The situation remains very critical in the agglomeration of Dunkirk, where the incidence rate has exceeded one thousand per 100,000 inhabitants, but also in the community of municipalities of neighboring Hauts-de-Flandre, where it is approaching 900.

As a result of the tense situation in hospitals, the transfers of patients in intensive care from the Dunkirk hospital are no longer only to establishments in the region but also outside, with two patients evacuated on Tuesday by helicopter to the hospital du Havre, in Normandy.

The first medical evacuation of four coronavirus patients hospitalized in Reunion to the metropolis is also scheduled this week in the face of the saturation of the island's hospitals.

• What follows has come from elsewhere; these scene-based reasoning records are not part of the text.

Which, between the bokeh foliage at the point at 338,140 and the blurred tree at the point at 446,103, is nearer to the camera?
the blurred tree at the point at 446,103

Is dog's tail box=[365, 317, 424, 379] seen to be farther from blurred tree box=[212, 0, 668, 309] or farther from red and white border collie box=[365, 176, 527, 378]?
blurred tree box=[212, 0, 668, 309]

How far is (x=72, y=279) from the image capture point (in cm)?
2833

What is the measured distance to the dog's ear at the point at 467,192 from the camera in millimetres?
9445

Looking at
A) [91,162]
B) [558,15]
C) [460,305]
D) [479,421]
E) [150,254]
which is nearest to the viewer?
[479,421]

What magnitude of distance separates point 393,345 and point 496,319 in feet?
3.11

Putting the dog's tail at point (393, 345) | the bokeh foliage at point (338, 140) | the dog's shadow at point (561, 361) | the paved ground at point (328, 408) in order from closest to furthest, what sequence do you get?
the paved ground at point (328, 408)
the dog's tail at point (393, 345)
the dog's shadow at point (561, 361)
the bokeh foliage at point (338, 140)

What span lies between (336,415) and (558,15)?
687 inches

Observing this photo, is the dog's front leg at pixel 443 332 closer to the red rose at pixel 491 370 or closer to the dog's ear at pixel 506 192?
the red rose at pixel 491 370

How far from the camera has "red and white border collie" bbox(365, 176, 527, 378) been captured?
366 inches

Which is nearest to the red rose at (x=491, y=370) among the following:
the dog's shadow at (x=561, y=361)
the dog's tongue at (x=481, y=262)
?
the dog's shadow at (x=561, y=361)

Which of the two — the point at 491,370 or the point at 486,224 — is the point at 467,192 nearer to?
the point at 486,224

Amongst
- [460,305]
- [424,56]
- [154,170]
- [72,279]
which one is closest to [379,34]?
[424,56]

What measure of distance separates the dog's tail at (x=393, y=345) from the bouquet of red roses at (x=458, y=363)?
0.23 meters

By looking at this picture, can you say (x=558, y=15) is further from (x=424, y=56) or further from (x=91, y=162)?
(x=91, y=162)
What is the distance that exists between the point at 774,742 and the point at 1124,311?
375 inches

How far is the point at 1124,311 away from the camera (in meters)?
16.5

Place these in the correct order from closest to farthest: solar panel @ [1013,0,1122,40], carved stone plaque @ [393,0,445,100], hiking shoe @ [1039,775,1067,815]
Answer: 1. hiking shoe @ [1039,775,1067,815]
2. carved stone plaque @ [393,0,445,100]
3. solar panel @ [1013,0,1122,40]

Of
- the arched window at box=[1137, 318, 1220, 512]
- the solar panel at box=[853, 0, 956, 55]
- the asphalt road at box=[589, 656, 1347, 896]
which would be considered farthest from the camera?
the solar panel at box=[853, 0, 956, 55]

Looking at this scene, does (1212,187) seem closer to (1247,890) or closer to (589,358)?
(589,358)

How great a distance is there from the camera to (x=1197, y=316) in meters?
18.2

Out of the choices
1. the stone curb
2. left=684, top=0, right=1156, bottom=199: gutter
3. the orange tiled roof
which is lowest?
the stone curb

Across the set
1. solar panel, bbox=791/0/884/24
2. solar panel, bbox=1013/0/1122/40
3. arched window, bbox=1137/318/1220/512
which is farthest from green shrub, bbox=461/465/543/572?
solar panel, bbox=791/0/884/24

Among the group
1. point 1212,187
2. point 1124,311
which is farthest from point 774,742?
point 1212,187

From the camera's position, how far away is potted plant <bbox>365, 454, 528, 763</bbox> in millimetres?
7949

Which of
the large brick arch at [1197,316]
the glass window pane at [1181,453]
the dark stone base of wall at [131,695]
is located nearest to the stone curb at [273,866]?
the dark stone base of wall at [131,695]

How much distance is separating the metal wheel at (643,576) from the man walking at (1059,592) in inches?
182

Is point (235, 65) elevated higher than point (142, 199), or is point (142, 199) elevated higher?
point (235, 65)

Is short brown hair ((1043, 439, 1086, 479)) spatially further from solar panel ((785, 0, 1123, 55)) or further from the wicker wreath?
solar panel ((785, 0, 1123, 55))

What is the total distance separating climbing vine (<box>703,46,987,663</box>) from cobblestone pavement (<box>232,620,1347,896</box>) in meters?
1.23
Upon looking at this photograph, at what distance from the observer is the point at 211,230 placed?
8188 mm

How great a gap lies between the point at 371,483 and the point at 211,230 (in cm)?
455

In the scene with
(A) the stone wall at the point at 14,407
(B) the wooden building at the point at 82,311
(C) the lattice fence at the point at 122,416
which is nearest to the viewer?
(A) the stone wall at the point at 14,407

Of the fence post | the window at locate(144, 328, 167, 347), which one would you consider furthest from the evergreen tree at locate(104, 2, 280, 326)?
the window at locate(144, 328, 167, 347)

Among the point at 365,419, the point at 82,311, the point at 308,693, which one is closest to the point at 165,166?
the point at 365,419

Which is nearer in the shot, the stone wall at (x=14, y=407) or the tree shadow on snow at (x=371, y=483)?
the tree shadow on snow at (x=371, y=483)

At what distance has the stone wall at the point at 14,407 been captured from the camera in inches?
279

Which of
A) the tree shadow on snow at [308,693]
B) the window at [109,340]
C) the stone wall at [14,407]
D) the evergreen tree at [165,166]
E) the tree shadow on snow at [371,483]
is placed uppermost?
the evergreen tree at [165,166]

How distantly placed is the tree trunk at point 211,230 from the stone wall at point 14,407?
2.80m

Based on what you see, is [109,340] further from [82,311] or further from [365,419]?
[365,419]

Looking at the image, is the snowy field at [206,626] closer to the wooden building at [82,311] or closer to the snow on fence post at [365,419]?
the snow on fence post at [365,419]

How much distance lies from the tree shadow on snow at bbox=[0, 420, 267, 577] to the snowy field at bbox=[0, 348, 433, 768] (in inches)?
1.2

Slight lull in Moselle and the Alpes-Maritimes

At the national level, the number of patients with Covid-19 treated in intensive care, the most serious cases, continues to increase, with 3,586 patients on Tuesday, but if some territories are saturated, the total remains far from the peaks of the 2nd wave (4,900) and even more of the first (7,000).

301 new deaths were also recorded in hospitals on Tuesday, a rate that remains stable. 

As for the contaminations detected, they experienced a further increase but no explosion last week, with 145,419 people tested positive between Monday and Saturday, against 136,314 the previous week.

And if some territories are experiencing a constant progression of the epidemic, other departments are experiencing a slight lull, such as the Moselle or the Alpes-Maritimes.